▸ **What is asked**
In the entries, starting with the line containing "Given these options —" and going on through the line containing "D) man's black", change "framed picture" to "painting". Write out only those lines, keeping everything else the same.

** Start Data entries **

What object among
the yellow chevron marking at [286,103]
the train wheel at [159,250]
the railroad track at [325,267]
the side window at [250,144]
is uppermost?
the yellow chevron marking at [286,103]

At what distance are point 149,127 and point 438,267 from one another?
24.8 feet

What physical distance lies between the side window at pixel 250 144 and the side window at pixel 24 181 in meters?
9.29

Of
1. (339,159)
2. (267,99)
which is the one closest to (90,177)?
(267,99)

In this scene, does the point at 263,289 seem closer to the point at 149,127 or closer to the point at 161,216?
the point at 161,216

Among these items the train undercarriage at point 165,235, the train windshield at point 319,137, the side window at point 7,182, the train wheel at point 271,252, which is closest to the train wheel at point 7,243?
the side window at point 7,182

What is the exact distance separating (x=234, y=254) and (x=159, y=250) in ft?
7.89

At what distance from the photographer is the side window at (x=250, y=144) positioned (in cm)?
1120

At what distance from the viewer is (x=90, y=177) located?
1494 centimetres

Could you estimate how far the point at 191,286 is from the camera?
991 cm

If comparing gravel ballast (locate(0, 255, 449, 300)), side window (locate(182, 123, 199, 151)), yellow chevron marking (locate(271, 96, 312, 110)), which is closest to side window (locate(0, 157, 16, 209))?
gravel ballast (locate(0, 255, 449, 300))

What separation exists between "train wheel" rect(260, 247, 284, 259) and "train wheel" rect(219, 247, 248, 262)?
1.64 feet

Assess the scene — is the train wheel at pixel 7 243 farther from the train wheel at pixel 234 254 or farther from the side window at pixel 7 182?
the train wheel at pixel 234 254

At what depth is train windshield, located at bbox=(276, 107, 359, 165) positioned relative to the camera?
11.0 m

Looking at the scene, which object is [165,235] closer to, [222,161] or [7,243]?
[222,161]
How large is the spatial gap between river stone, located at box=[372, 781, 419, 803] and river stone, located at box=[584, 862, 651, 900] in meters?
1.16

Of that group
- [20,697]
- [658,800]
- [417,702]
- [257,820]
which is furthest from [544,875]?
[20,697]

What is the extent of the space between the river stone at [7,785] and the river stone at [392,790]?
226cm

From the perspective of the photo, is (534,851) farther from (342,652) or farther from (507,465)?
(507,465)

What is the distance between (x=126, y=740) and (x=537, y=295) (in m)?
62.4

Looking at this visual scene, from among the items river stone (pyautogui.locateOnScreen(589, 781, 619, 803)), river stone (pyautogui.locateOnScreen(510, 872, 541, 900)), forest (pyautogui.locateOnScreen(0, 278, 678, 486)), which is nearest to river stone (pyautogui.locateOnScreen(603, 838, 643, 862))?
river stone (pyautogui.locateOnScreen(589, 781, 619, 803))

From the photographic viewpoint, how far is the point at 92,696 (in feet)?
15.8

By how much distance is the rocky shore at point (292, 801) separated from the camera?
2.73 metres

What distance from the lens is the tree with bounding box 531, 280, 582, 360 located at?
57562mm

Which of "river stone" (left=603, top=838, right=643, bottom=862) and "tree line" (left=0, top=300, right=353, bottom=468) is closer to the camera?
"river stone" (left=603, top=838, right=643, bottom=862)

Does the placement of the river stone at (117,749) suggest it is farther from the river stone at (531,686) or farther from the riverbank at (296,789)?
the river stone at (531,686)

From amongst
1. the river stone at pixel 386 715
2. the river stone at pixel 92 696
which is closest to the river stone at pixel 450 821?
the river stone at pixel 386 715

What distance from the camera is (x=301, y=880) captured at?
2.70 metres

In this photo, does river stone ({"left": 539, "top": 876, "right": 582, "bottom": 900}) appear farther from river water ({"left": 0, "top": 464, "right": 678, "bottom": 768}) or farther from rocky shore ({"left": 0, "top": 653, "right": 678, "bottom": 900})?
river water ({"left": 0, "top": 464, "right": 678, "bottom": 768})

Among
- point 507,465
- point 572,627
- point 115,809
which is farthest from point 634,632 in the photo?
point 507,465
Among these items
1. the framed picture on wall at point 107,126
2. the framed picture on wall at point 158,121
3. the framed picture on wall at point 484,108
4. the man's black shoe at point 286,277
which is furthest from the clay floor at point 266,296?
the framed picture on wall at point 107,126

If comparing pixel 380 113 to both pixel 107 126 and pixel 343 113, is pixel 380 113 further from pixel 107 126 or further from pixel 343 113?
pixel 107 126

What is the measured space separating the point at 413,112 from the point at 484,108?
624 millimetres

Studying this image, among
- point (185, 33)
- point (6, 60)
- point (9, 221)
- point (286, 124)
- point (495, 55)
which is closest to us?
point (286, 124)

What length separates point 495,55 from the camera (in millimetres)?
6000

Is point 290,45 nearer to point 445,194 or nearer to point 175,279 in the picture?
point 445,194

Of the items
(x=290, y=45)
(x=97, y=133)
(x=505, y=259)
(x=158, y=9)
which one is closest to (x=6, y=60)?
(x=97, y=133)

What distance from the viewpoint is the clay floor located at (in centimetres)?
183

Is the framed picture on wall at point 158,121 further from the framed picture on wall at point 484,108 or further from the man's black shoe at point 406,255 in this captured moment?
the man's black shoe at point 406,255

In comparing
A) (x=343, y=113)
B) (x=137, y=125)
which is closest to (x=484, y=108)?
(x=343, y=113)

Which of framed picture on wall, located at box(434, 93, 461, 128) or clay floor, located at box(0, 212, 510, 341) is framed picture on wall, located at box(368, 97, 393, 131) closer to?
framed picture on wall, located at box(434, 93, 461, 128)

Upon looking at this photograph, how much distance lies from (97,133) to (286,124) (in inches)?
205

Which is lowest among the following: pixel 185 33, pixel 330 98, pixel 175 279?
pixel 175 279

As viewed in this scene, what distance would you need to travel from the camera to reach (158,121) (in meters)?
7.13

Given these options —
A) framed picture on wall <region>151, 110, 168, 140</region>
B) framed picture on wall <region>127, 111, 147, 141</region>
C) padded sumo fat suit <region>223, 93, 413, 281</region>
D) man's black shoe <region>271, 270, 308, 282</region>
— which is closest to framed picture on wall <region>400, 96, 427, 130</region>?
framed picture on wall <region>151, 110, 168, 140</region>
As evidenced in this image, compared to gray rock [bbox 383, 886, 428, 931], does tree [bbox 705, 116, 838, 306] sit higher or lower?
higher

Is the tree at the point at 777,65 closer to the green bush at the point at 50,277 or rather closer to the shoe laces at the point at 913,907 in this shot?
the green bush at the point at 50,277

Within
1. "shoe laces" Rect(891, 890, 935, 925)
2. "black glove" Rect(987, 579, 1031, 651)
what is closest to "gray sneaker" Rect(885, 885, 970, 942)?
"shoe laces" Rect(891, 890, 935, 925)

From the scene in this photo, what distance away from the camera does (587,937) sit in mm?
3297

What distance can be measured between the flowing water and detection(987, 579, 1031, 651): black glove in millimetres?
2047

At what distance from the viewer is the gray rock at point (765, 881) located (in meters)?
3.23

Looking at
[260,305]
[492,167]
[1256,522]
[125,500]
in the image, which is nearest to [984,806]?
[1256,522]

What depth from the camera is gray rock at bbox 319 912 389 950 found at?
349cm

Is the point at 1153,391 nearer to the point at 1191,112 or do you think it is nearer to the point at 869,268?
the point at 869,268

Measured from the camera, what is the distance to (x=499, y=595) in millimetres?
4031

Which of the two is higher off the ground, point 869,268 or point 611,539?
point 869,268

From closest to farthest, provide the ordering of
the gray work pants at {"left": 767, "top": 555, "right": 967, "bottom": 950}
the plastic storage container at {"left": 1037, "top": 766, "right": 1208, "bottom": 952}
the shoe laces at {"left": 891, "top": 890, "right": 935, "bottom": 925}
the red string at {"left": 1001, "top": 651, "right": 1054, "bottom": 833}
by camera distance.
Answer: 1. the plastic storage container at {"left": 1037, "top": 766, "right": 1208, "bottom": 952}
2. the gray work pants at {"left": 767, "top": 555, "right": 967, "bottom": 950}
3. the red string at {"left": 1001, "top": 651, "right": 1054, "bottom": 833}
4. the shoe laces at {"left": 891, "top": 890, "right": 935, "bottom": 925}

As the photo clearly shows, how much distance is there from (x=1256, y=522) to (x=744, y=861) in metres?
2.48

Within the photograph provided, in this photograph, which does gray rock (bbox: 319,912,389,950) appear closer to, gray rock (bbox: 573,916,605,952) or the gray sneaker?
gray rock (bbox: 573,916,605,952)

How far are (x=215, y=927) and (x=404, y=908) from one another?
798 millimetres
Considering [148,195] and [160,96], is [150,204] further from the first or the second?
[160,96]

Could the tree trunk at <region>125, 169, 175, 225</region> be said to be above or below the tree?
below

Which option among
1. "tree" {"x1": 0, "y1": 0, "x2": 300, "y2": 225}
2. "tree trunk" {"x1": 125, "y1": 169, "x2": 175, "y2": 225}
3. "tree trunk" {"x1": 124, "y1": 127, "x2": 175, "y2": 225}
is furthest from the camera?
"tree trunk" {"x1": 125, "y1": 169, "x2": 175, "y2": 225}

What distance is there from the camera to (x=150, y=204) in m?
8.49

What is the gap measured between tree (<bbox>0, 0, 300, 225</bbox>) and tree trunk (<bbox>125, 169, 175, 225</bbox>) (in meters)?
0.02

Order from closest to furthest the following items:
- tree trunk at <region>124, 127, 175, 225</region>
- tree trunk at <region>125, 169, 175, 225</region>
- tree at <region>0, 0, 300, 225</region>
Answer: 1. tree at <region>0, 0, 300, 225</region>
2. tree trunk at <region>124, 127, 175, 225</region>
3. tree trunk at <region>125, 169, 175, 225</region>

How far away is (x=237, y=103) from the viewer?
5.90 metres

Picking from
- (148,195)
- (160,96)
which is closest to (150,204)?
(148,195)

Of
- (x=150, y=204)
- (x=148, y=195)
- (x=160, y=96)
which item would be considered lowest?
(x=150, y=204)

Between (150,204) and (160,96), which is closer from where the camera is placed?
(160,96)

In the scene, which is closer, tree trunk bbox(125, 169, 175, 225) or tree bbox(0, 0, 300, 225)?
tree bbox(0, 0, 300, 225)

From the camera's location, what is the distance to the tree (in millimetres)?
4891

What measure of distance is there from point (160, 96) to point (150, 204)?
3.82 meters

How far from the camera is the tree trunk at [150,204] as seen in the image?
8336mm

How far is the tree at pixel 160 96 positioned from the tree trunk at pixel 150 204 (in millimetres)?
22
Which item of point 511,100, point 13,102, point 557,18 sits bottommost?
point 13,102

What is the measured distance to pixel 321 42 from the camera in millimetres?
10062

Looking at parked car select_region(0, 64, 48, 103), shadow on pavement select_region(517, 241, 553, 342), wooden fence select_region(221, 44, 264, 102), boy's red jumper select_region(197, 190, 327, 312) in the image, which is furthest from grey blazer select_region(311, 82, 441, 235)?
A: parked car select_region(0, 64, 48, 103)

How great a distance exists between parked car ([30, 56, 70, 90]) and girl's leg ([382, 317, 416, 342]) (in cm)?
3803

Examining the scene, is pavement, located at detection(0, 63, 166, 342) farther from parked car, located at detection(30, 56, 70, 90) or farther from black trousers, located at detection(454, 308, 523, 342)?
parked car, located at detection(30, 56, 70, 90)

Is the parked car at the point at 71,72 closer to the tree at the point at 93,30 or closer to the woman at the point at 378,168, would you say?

** End Data entries **

▸ **Answer to the task**
Given these options —
A) painting on wall <region>151, 110, 168, 140</region>
B) painting on wall <region>127, 111, 147, 141</region>
C) padded sumo fat suit <region>223, 93, 413, 281</region>
D) man's black shoe <region>271, 270, 308, 282</region>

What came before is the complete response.